According to a fourth aspect of the present invention there is provided decoding apparatus for decoding data from an encoded audio signal, including: identifying means for analysing waveform elements in the encoded audio signal to identify a waveform element therein whose amplitude, in a preselected portion of the waveform element, has a substantially constant value equal or close to a predetermined value or has a predetermined variation with time whilst remaining within a predetermined narrow range of amplitudes; and decoding means operable, when such a waveform element is identified, to output an item of decoded data.

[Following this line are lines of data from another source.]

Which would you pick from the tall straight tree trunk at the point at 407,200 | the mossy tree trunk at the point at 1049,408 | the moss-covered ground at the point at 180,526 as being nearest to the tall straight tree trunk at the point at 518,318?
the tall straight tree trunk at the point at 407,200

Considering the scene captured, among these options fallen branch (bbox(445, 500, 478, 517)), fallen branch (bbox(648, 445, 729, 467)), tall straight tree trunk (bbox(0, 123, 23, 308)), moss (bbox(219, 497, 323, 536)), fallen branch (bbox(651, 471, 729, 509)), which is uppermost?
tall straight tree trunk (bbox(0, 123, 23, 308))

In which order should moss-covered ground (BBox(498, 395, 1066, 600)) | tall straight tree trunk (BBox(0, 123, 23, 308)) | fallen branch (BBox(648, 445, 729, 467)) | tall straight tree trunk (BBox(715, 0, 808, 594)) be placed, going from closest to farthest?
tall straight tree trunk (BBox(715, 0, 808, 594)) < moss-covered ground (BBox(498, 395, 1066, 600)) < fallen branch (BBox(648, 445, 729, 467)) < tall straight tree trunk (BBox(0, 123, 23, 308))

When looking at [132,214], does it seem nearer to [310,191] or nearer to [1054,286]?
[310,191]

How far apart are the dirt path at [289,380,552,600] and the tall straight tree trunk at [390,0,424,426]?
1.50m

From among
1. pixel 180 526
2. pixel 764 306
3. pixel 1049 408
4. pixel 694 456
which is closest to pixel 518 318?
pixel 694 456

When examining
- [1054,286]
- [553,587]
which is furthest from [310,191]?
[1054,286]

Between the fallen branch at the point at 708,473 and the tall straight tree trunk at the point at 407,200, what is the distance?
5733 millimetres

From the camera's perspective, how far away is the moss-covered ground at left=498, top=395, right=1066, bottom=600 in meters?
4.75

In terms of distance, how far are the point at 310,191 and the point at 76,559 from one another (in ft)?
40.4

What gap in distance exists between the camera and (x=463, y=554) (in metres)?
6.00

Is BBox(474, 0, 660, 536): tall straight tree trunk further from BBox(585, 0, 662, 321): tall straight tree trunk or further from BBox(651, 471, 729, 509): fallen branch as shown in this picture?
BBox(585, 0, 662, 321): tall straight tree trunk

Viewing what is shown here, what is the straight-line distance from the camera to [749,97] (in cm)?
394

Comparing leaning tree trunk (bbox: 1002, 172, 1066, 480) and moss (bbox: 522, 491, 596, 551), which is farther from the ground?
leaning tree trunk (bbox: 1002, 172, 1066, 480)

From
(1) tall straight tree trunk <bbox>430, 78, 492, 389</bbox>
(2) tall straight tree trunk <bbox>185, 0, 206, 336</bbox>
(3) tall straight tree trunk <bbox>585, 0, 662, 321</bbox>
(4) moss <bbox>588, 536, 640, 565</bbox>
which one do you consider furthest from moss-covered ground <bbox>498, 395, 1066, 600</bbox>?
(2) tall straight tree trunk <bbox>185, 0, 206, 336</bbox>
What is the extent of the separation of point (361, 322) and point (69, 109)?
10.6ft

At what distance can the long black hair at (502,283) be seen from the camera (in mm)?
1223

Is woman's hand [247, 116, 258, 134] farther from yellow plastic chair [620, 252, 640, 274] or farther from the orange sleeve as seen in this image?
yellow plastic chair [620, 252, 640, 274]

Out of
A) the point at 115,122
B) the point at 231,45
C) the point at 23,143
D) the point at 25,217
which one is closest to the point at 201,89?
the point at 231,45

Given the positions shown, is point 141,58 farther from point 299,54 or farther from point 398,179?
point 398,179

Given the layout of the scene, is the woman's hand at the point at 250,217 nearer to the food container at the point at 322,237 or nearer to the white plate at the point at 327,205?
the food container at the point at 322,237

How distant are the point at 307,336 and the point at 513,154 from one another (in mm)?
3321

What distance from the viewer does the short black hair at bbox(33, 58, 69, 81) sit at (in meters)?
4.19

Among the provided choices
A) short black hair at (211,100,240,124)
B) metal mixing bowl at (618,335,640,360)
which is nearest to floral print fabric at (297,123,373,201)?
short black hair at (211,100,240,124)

According to a fifth aspect of the present invention there is provided a method of monitoring broadcasts by a radio station, including the steps of:
encoding an audio signal to be broadcast by the radio station with predetermined data using a method embodying the aforesaid first aspect of the present invention; receiving the audio signal as broadcast by the radio station; decoding the received audio signal using a method embodying the aforesaid second aspect of the present invention so as to extract therefrom the said predetermined data; and using the extracted predetermined data to collect information relating to broadcast of the audio signal by the radio station.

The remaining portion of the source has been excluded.